The implication is that as architects we need to determine the optimal blend between designing the “best architecture” and investing our time in the various messy and political activities that ensure that an architecture will get implemented. These range from working through governance procedures to making sure that management is clear about a vision to continually returning to the cost-benefit advantages, etc. The specifics are many, and varied. In many organizations you may be lucky enough that you may not have to invest a great deal of your time to get a new architecture and implement it. Perhaps you’re fortunate enough to have insightful leadership or a culture that is eager to embrace a new architecture. If that’s the case, you might get away with spending 10 or 20% of your time ensuring that your architecture is getting implemented and spend the vast majority on developing, designing and enhancing the architecture itself.

However, if you’re like many organizations, life for the architect will not be that easy. You might find it profitable to spend nearly half your time in activities that are meant to promote the adoption of the architecture. Certainly you should never pass up an opportunity to make a presentation or help goad a developer along. Indeed, the importance is so great that given an opportunity to present you would do well to invest disproportionately in the quality of the presentation, as a perfunctory presentation about the status or a particular technical standard is not likely to move developers or management to adopt it and you may need to return to the theme over and over again.

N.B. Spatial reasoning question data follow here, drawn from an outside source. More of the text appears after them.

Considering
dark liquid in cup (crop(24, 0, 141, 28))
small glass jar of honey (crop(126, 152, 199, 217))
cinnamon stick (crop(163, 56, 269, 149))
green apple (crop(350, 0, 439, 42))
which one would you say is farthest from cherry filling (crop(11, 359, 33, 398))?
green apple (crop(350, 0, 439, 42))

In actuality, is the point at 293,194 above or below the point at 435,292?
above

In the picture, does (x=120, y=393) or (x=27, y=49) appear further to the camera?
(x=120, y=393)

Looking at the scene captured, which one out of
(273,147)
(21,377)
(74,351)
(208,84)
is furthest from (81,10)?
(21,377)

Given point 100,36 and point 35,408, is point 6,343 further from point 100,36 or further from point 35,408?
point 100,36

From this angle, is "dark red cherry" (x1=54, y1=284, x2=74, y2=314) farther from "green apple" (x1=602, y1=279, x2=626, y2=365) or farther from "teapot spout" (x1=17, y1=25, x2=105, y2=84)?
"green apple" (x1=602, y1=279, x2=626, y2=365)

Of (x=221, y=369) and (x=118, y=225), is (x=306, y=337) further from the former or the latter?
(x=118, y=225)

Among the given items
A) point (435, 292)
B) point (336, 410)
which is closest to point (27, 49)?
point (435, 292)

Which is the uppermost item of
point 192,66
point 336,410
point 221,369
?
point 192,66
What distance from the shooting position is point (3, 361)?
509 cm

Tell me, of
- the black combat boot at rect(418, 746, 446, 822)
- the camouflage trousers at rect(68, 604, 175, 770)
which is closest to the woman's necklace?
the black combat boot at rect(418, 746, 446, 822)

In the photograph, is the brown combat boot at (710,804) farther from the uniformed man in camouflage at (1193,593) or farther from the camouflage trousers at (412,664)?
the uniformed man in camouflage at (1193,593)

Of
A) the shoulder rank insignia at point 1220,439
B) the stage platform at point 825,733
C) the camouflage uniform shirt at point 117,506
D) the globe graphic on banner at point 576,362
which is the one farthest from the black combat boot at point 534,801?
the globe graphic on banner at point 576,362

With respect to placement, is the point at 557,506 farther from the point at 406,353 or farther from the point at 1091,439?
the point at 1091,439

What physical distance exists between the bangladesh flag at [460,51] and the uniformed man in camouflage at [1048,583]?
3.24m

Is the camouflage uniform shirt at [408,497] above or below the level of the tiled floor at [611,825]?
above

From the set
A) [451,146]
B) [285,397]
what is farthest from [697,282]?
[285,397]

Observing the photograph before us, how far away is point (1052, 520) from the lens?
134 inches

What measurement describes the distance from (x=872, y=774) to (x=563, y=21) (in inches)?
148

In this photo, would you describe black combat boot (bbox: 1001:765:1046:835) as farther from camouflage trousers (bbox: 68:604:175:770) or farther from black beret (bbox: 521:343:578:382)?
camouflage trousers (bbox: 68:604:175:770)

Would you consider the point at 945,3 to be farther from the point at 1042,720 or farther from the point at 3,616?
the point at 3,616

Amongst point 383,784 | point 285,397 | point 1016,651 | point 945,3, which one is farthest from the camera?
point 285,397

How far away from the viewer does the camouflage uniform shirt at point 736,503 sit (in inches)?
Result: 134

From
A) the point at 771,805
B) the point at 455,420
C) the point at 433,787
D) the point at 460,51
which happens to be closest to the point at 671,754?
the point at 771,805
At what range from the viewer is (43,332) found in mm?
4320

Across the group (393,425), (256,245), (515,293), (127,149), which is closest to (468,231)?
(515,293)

As someone once pointed out to me, in matters such as this the optimal amount of communication is to over communicate. The rule is when you’re absolutely certain that you’ve communicated an idea so many times, so thoroughly, and so exhaustively that it just is not possible that anyone could tolerate hearing it any more, that’s probably just about right. Experience says that when we think we’ve communicated something thoroughly and repeatedly three-fourths of the audience has still not internalized the message. People are busy and messages bounce off them and need to be repeated over and over and over. And you’ll find that each part of your audience will accept and internalize a message in a different way from a different presentation and at different rates. I’m continually amazed when I get some feedback with a particular stakeholder at some meeting. The coins finally drop and they become advocates for some position we’d taken. In some cases I’ve gone back and realized that we’ve presented it many times to that person and somehow finally one time it took. In other cases we realized that, in fact, we hadn’t presented already it to that individual. We thought we’d covered everyone but they weren’t in certain meetings or we repeat something so many times we think everybody must have heard it and, in fact, that’s not the case at all.

In closing, I’d like to recommend that every architect make a little plaque and put it near their desk that says: “It isn’t architecture until it’s built.” That might help you decide what you are going to do tomorrow morning when you come into work.